I love to create art, repurpose furniture, take pictures, paint rooms, and sew.  It’s not because I ever took any more than a middle school exploratory course though.  It’s because my parents valued the freedom of creative expression.  They rolled out butcher paper all the way down their coffee tables and gave us buckets of crayons and markers, scissors and glue. God bless them and the mess we made.  They let us bang on pots and pans.  They never said the piano was off-limits.  (I feel like I probably draw more lines, so to speak, in this area as noise on top of noise on top of noise is a bit wearing…)  They framed our pictures, our drawings, our poems.  They expressed interest and joy in our art-making.

I love making music.  It’s honestly not because my start was very lesson-focused either.  It’s because there was a true LOVE of music in my home.  We were always hearing music and/or playing with whatever instruments was/were around.  This isn’t to say that there was always someone in the household that was a musician.  I can remember spending long periods of time at my Grandmother’s in the summer (more on times at my Grandmother’s HERE) practicing hymns on the piano while she did chores around the house.  She was not musical, but it brought her immense joy just to hear us play.

Now, can lessons provide fantastic guidance?  Absolutely.  Have I taken lessons in many-a-thing to learn it or advance in it?  Of course. Dance, gymnastics, tennis, music, academics, etc. (Honestly, how could anyone forget standing on dark pavement in the dead heat of summer practicing tennis without one dang tree to offer shade? Just one tree people, c’mon…  It was torturous, quite frankly.)  The thing is, that, the things I stuck with are the things that had joy attached – whether it was from someone modeling it or someone reveling in it.  

I feel like our culture has a very – “let’s throw enough mud on the wall and some of it might stick” mentality about activities.  Sign up for as many things as possible – girl scouts (actually, it’s pre-girl scouts, it’s brownies, no wait, it’s Daisies), soccer (better start at 3 months or they’ll never make a travel team in jr high), cello (are you sure she can carry it?  she is only 4, after all…), Mandarin immersion, swimming, tae kwon do, glass-blowing, organ-grinding, basket-weaving, you get the idea. Parents drop off, kids get forced to practice, no mud sticks.  The thing is, in my OPINION,  that these lessons are missing a very important component.  Are you, as a family, modeling that there is joy in the process?  Joy in the watching, the learning, the history, the community?

» DATA SECTION

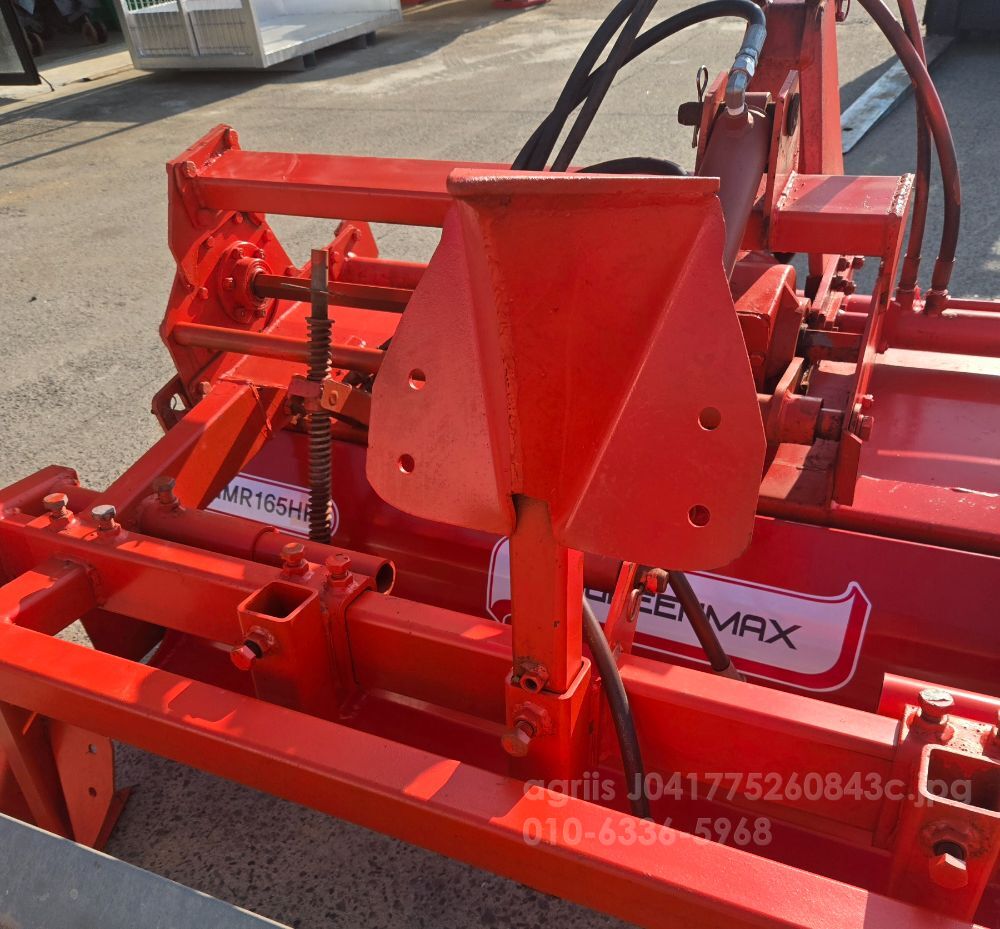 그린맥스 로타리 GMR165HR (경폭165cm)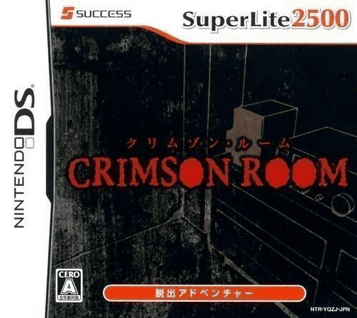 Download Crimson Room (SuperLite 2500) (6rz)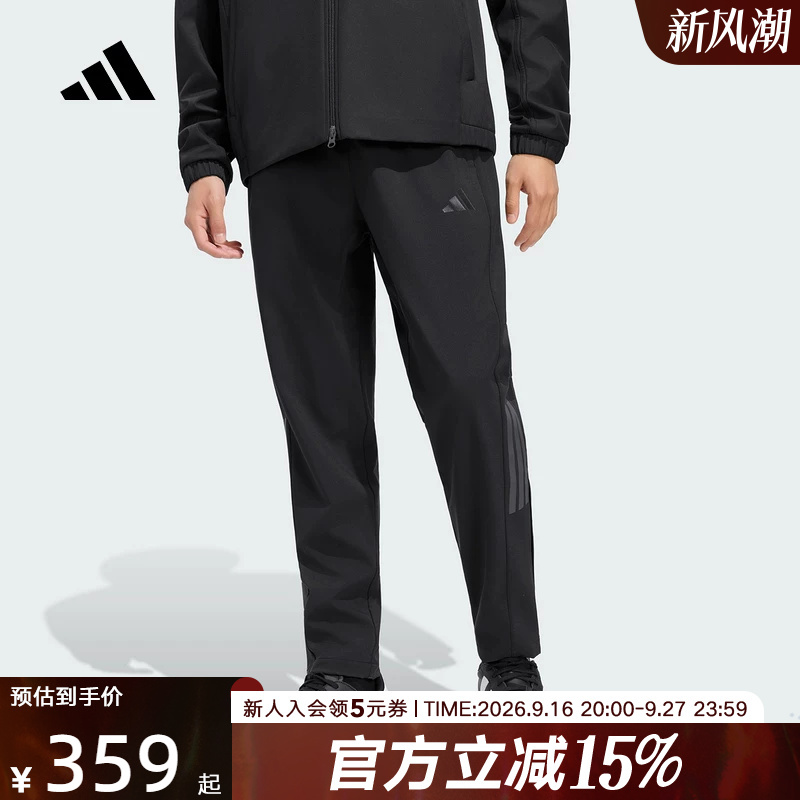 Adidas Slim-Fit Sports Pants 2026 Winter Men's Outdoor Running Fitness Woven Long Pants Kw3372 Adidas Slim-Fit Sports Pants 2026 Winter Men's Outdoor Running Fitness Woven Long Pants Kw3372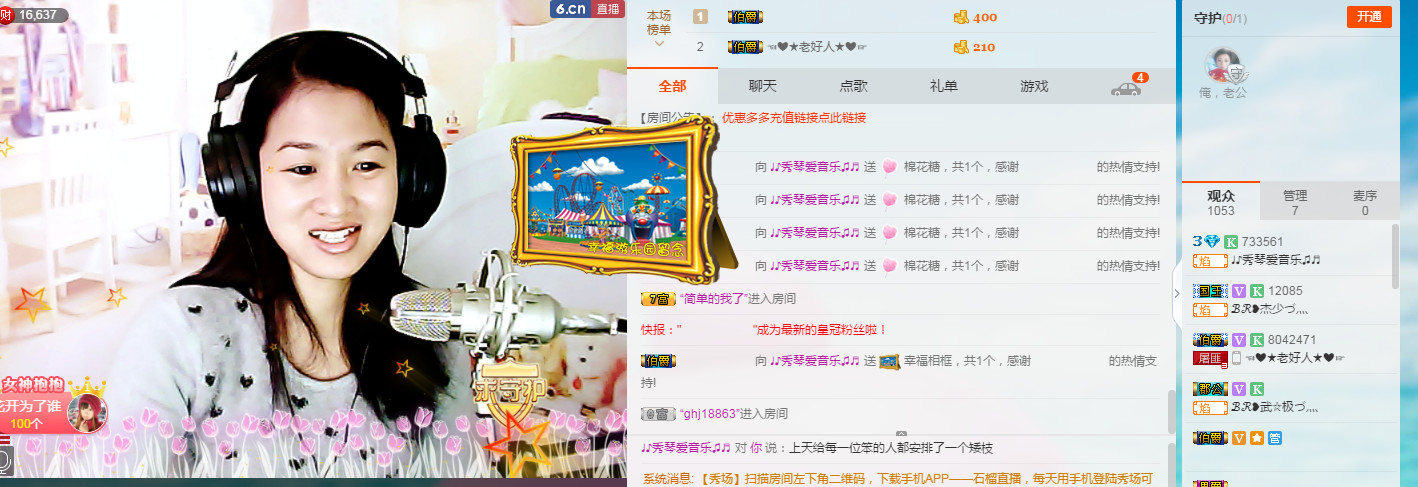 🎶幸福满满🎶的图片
==
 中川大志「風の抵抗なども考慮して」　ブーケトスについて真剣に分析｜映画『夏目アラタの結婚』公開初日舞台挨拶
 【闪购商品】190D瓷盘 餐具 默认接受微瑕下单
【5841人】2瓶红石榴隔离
...
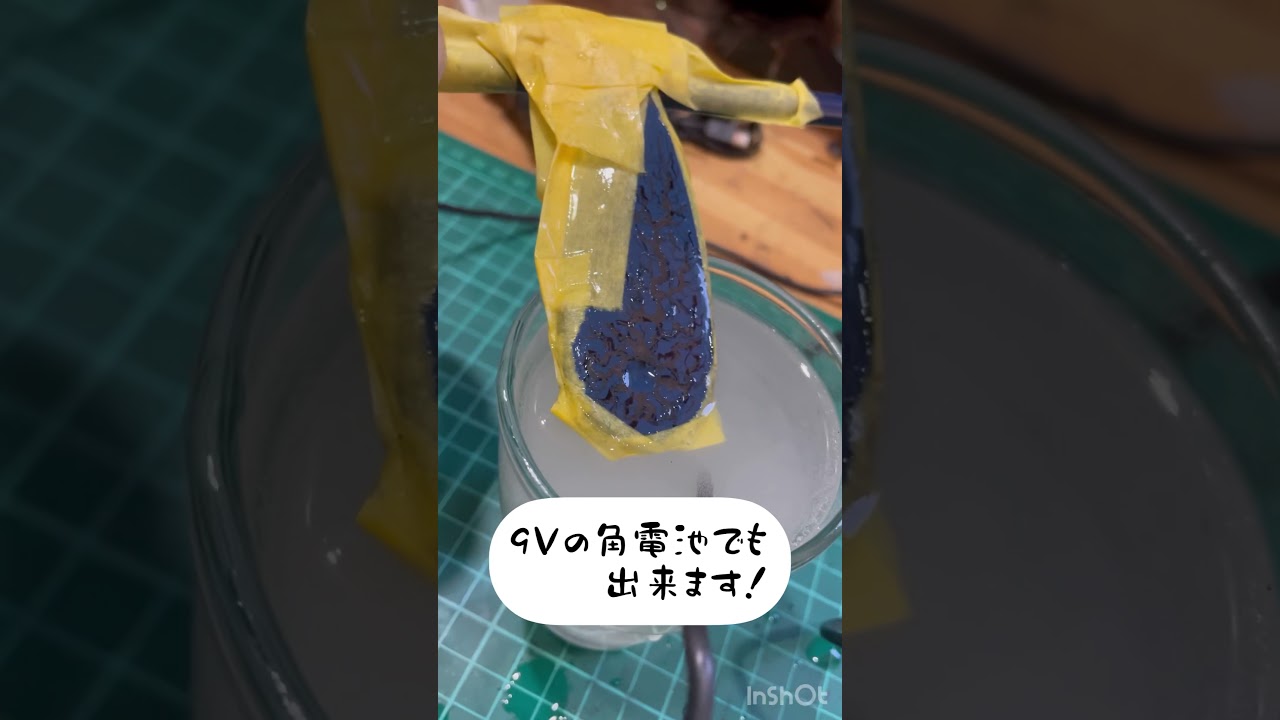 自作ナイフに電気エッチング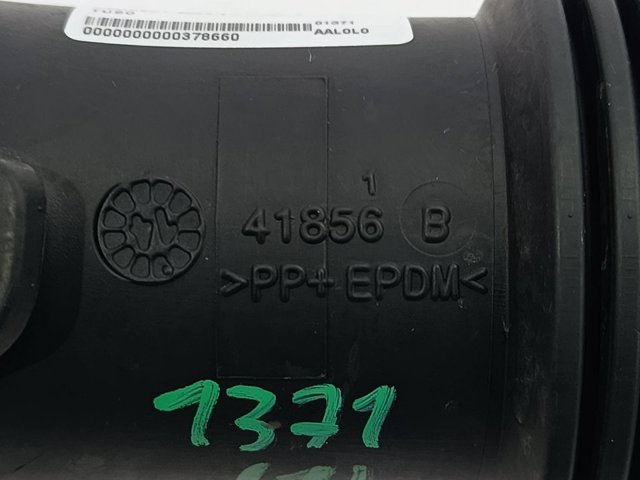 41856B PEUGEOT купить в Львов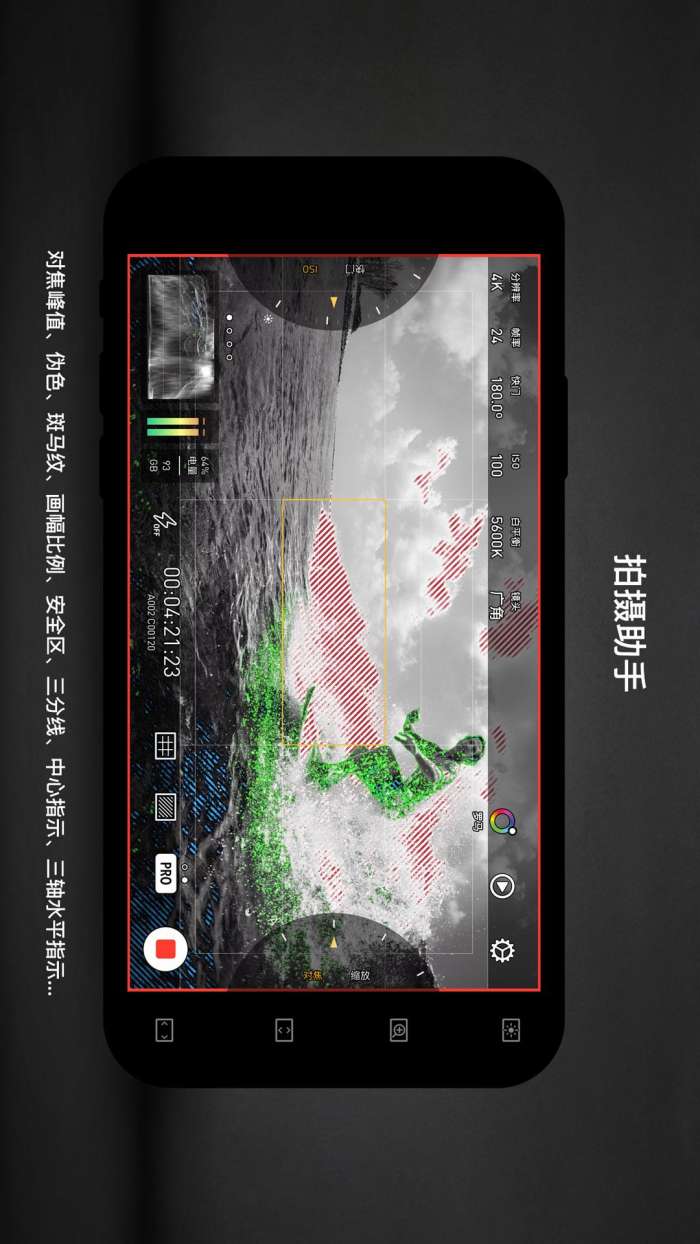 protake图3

» YOUR TASK
From the piece on creative childhood and joy, copy the part that opens with the words containing "Now, can lessons" and closes with "reveling in it.". Output it word for word.

» FINISHED TASK
Now, can lessons provide fantastic guidance?  Absolutely.  Have I taken lessons in many-a-thing to learn it or advance in it?  Of course. Dance, gymnastics, tennis, music, academics, etc. (Honestly, how could anyone forget standing on dark pavement in the dead heat of summer practicing tennis without one dang tree to offer shade? Just one tree people, c’mon…  It was torturous, quite frankly.)  The thing is, that, the things I stuck with are the things that had joy attached – whether it was from someone modeling it or someone reveling in it.